You appear to be performing test based on some observations I made in my last post. I questioned if what I was seeing prior to the similarity testing was what was expected such as duplication of the short description and/or a missing short description and a populated extended description. Is there another bug to be found before attempting to compensate elsewhere?
You may be making assumptions about the format of the EPG data based only on UK over the air collection and maybe not valid if the EPG data is collected in a different way – from the Internet. Other sources of EPG may have more data.
Perhaps its better to establish if missing description data is a bug that needs to be fixed and/or is duplication in all cases expected when data is obtained in a specific way[1].
The danger of using one example of a problem EPG description, as you say, is that you can miss the bigger picture. In the UK identical programs/repeats may have a slightly different EPG description. For instance the broadcaster may include a marker for a subtitle or signed for the deaf on one showing but not the next. Other non-UK broadcasters may add other such data on certain showings.

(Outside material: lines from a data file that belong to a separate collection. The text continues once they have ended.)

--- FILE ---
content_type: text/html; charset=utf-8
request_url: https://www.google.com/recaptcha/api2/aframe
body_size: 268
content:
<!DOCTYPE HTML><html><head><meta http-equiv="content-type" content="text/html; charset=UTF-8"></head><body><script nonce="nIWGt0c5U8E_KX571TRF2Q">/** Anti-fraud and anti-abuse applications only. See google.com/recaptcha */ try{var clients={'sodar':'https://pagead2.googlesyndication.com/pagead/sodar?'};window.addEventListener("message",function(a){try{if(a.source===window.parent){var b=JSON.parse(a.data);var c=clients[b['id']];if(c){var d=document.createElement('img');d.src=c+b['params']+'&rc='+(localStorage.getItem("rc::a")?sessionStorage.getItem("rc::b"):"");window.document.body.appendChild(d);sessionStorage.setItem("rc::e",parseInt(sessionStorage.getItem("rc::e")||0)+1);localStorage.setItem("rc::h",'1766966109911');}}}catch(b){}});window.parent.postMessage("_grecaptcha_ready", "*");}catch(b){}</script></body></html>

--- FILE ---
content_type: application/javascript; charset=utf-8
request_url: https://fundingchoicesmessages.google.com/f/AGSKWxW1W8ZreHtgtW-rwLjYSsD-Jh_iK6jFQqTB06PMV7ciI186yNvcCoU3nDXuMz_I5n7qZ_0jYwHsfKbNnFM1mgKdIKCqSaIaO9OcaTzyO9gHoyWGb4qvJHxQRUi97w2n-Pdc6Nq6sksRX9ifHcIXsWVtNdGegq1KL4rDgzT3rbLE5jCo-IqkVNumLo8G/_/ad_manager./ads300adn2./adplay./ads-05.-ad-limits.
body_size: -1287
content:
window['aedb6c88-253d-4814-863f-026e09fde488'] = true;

You have already indicated that different platforms (for instance Freeview and Freesat) may have different EPGs for the same programs and many people have both terrestrial and satellite tuners and may have recorded a series on one service and for further broadcast on another service, and want the checking to consider already recorded episodes. I personally haven’t seen too much of a difference between the bulk wording between the UK services but have seen it in the Series/Episode part. Does [S1, Ep02] = S1, Ep2 or does [S1, Ep02] = S1, Ep 2/8 or does [HD] = Also in HD?

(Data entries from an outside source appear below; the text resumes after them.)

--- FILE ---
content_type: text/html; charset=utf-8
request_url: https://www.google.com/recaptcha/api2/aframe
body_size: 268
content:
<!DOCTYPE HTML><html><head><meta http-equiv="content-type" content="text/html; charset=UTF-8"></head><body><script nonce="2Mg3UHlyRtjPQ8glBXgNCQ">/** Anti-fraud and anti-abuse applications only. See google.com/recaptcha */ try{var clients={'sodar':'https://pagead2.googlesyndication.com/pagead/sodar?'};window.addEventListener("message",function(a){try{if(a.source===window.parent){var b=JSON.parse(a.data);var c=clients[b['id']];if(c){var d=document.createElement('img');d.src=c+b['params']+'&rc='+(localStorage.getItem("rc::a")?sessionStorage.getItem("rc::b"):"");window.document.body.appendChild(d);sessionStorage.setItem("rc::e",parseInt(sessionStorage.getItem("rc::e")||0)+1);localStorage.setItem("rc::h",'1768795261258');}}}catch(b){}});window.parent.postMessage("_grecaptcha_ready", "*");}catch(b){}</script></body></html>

Giving any preference to equality checking rather than similarity checking may result in many more unwanted repeats than with the current code.

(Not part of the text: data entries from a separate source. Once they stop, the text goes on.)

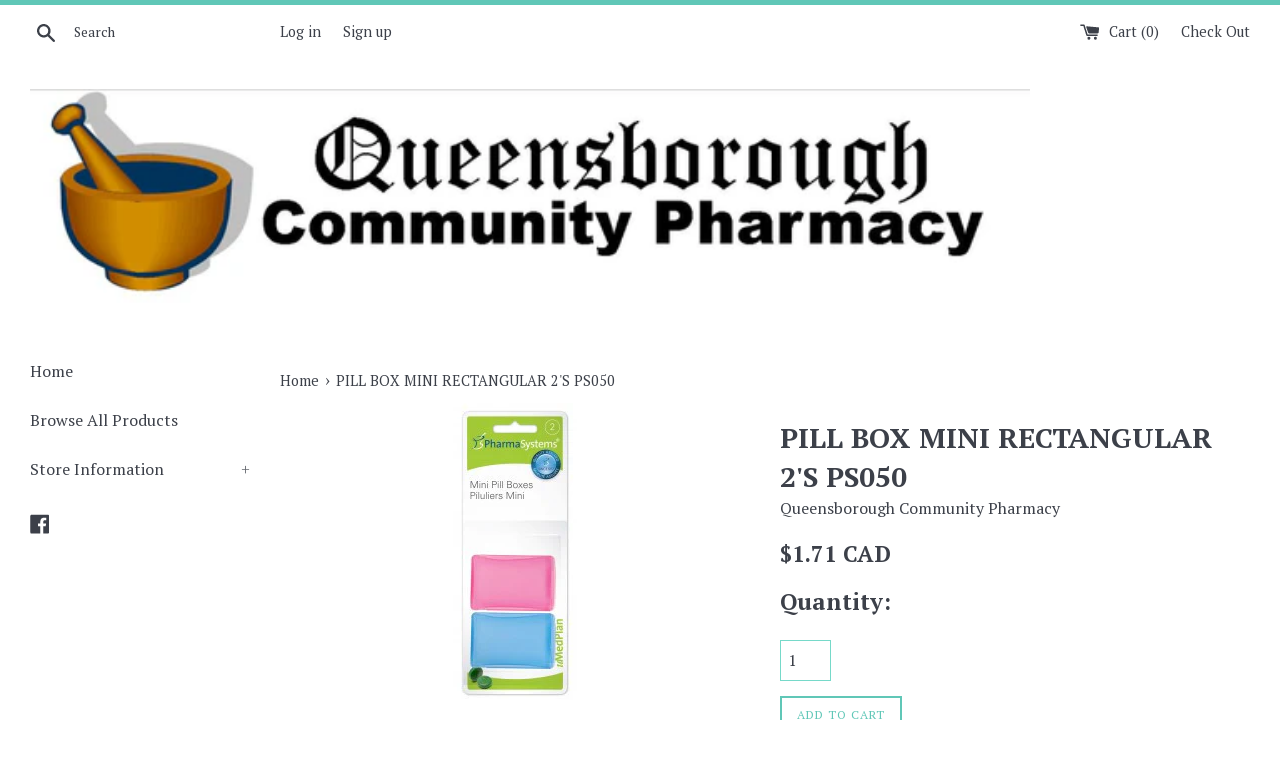

--- FILE ---
content_type: text/html; charset=utf-8
request_url: https://www.google.com/recaptcha/api2/aframe
body_size: 224
content:
<!DOCTYPE HTML><html><head><meta http-equiv="content-type" content="text/html; charset=UTF-8"></head><body><script nonce="pRDbhdCnEdLzuAk64hxcLQ">/** Anti-fraud and anti-abuse applications only. See google.com/recaptcha */ try{var clients={'sodar':'https://pagead2.googlesyndication.com/pagead/sodar?'};window.addEventListener("message",function(a){try{if(a.source===window.parent){var b=JSON.parse(a.data);var c=clients[b['id']];if(c){var d=document.createElement('img');d.src=c+b['params']+'&rc='+(localStorage.getItem("rc::a")?sessionStorage.getItem("rc::b"):"");window.document.body.appendChild(d);sessionStorage.setItem("rc::e",parseInt(sessionStorage.getItem("rc::e")||0)+1);localStorage.setItem("rc::h",'1769115387375');}}}catch(b){}});window.parent.postMessage("_grecaptcha_ready", "*");}catch(b){}</script></body></html>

I’m not sure how easily it would be to check your new code was creating better results than the existing code? First you would have to have a large data base of EPG data (perhaps excluding the example of the problem EPG description described in this thread) and run it through the existing similarity checking. Then perform the same test with the same data through your new code. If the results are very similar you may conclude that may not have broken anything (for UK based EPG data that is obtained over the air). If there are difference you need to establish why because in general the exiting code does work in 99+% of cases (at least for me, where my settings may differ from other users).
I don’t know the answer so some, questions...
Is equality checking in the revised code case dependant? (is new the same as NEW?)
You indicate some of the testing is UK dependant (test for New) but what if the EPG string also contain “foreign” characters such as those with umlauts or similar characters in other languages? Would your new code break under these circumstances?
If you replace punctuation and spaces etc. with, say, an underscore and the two identically worded description with the same series/episode ended up being 1 character length different because one had an additional space would your equality testing fail?
[1]
In the grid EPG view occasionally when scrolling through the programs a certain program will have no description whereas those adjacent to it will have a description. However, if leaving the EPG view and then going immediately back in the program with the missing description now has it, Possibly because on entering the EPG for the first time it wasn’t read correctly and on the second time it was a refreshed read. [Wild Speculation] Maybe the first time around the information for that program was being updated over the air and so “busy” and not accessible for both reading and writing. Could the reason for the missing data in the EPG view be what is being seen with the missing description data prior to the similarity checking?